═════ Task inputs ═════

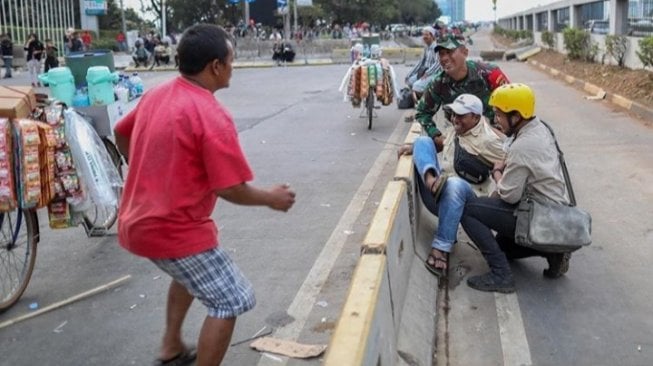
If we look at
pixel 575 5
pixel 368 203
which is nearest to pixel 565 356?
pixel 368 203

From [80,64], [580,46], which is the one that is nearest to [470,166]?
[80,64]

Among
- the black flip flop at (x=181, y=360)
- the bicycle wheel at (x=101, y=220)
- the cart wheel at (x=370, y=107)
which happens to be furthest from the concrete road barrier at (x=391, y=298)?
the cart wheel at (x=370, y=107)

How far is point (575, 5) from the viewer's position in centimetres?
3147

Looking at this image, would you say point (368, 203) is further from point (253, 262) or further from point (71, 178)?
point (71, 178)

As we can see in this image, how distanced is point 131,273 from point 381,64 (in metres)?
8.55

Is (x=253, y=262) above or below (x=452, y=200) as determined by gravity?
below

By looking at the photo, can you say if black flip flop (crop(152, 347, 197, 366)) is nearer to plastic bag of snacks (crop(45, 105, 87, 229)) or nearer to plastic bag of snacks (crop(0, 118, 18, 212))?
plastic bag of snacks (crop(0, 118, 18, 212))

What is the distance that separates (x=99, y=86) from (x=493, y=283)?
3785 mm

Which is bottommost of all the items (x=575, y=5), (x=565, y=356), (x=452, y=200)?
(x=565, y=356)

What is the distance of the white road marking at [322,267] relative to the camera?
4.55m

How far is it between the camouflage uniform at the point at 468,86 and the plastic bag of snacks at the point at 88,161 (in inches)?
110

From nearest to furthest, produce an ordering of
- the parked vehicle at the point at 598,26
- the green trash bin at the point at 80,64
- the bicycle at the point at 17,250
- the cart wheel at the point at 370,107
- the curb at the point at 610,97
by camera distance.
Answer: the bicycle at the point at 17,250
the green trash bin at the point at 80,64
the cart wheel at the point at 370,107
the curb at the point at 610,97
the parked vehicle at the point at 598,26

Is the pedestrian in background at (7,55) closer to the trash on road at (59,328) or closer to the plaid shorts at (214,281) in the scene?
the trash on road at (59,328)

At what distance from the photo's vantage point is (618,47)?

═════

Print every record above exactly as written, leaving out the pictures.

Task response:
If we look at
pixel 575 5
pixel 368 203
which is nearest to pixel 565 356?
pixel 368 203

From [80,64], [580,46], which is the one that is nearest to [470,166]?
[80,64]

Among
- the black flip flop at (x=181, y=360)
- the bicycle wheel at (x=101, y=220)
- the cart wheel at (x=370, y=107)
which happens to be furthest from the concrete road barrier at (x=391, y=298)?
the cart wheel at (x=370, y=107)

How far is point (575, 5) from the viewer's position in centimetres?
3147

Looking at this image, would you say point (368, 203) is further from point (253, 262) or further from point (71, 178)?
point (71, 178)

As we can see in this image, how distanced is point 131,273 from point 381,64 (in metres)?
8.55

Is (x=253, y=262) above or below (x=452, y=200) as determined by gravity?
below

By looking at the photo, can you say if black flip flop (crop(152, 347, 197, 366)) is nearer to plastic bag of snacks (crop(45, 105, 87, 229)) or nearer to plastic bag of snacks (crop(0, 118, 18, 212))?
plastic bag of snacks (crop(0, 118, 18, 212))

What is the distance that separates (x=99, y=86) from (x=493, y=283)?
3785 mm

Which is bottommost of all the items (x=575, y=5), (x=565, y=356), (x=452, y=200)?
(x=565, y=356)

What is the distance of the white road marking at [322,267] relative to the camera?
4.55m

How far is it between the camouflage uniform at the point at 468,86 and the plastic bag of snacks at the point at 88,161 (in inches)?
110

From nearest to furthest, produce an ordering of
- the parked vehicle at the point at 598,26
- the green trash bin at the point at 80,64
- the bicycle at the point at 17,250
- the cart wheel at the point at 370,107
- the curb at the point at 610,97
by camera distance.
Answer: the bicycle at the point at 17,250
the green trash bin at the point at 80,64
the cart wheel at the point at 370,107
the curb at the point at 610,97
the parked vehicle at the point at 598,26

Is the pedestrian in background at (7,55) closer to the trash on road at (59,328) or closer to the plaid shorts at (214,281) in the scene?
the trash on road at (59,328)

At what distance from the photo's vantage point is (618,47)?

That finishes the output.